One major challenge for the study of symbolic cognition involved disentangling co-occurrence statistics and paired associations from symbolic representation. For example, people might successfully match a football helmet to an oblong ball because they have observed these objects consistently appearing together within the same event schemas. Similarly, a dog who salivates upon hearing a bell in expectation of a food reward does so through classical conditioning (Pavlov, 2010). These examples highlight links between concepts and actions that share some commonalities with symbolic cognition. Yet, these links also substantively differ from symbolic representation in that paired associates do not act as proxies for one another. In the toolkit we have proposed, participants cannot rely on simple familiarity. They are instead compelled to “decode” abstract never-before-seen animations that correspond to broad concepts. This feature of the battery reduces the potential impact of co-occurrence on the process of mapping symbols (pictures or words) to target animations.

This toolkit also leverages the use of multiple symbol modalities, specifically in the Symbol Identification Task, by including both words and images as matching candidates for each concept animation. Each of the 35 concept animations are paired with a matching word and image along with a series of foils. Some clinical populations present with impairments that compromise a particular symbol modality. For example, following neurological injury, persons with aphasia (PWA) demonstrate a focal reduction in the ability to use and communicate with words (Dell et al., 1997; Levelt et al., 1999). PWA are likely to show poor performance in selecting word targets relative to images. However, poor performance across both symbol modalities might support a central impairment in symbolic cognition (i.e., asymbolia) vs. a focal lexical impairment.

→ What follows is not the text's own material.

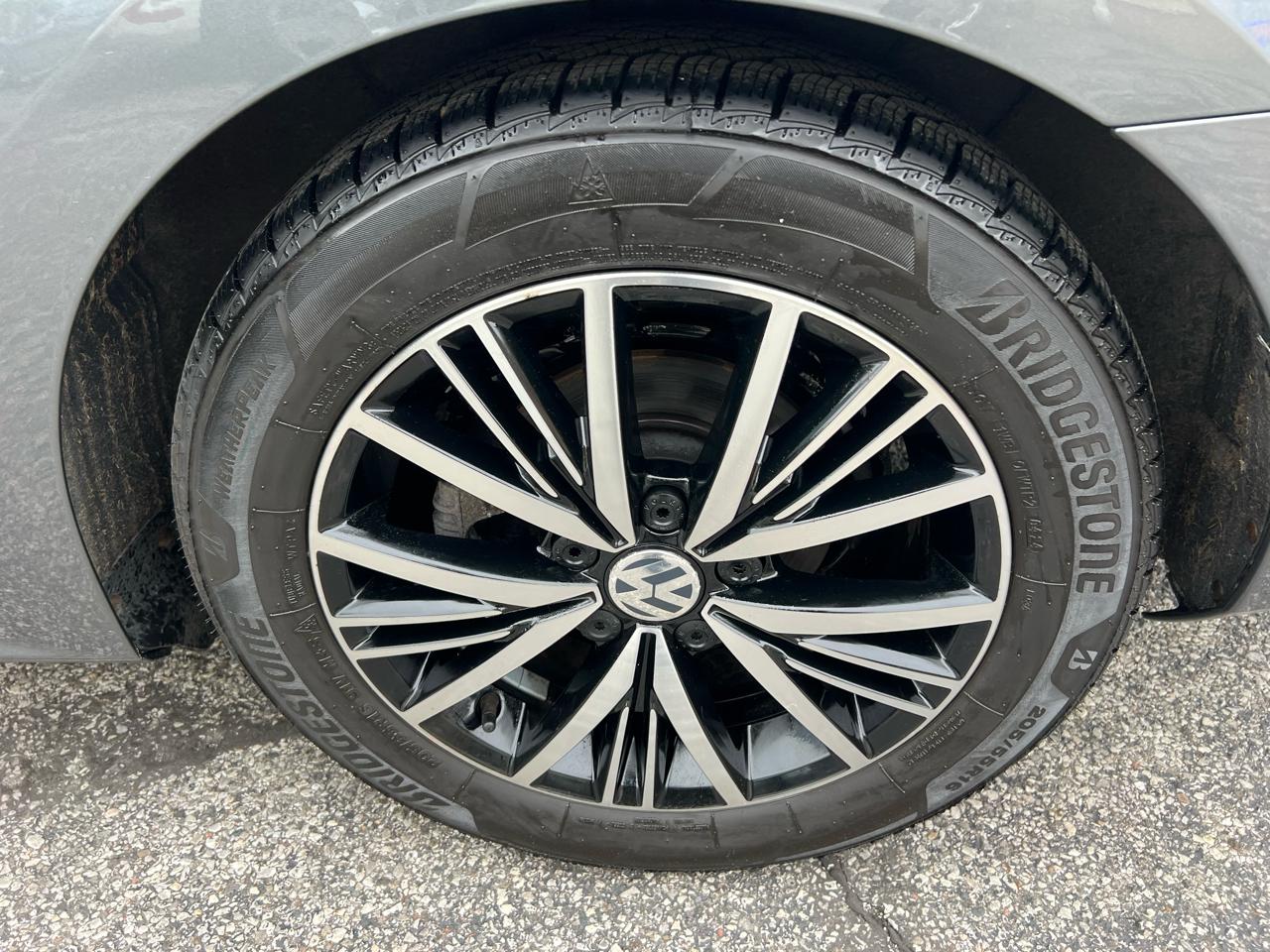 Volkswagen Jetta 1.4T SE Auto 2018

The Symbol Identification Task can also bolster investigation into symbolic cognition by exploiting error types. There are two foil types (semantically associated, visually similar) with unique relationships to animations that can be used to characterize mapping errors. Low matching accuracy with high selection of visually-similar-to-animation symbols could illustrate poor mapping of stimuli to internal representations. In this case, an individual is relying on low-level visual similarity to select matches. Similarly, low matching accuracy defined by high selection of semantic-associates could indicate some degree of preserved semantic processing without successful symbol mapping.

The use of varied concept categories is another important consideration for evaluating symbolic thinking. This toolkit is constructed to support exploration of categorical conceptual impairments by including a range of abstract concepts. Our concepts tended to cluster into three primary groups based on four dimensions (Dominance, Theory of Mind, Sociality, Valence). The three clusters were defined as Cluster 1: Highly Social and Positive, Cluster 2: Minimally Social, and Cluster 3: Highly Social and Negative. One possibility is that clinical populations who experience limited Theory of Mind would show typical performance when matching Cluster 2 animations and symbols, but poor performance when matching within the other two highly social concepts clusters.

There are few, if any, resources designed to support the evaluation of concept knowledge with labeled and unlabeled stimuli. This toolkit can be used to investigate concept knowledge without reliance on verbal labels using the concepts-without-words definitions where 80% of participants experienced the final set of 51 concept definitions.

This freely available toolkit (visit https://osf.io/9jr6h) should support a more refined and comprehensive evaluation of symbolic knowledge and impairments in various populations. Much remains unclear about symbolic cognition despite its key role in human communication. In order to more effectively investigate and characterize symbolic cognition we must consider the dynamic, fluid nature of symbolic representation and the relationship between its essential components: concepts, symbols, and symbol-mapping. Here we offer an open-source toolkit designed to evaluate symbolic cognition that may be used to improve our understanding of symbolic processing and the nature of asymbolia across the life span.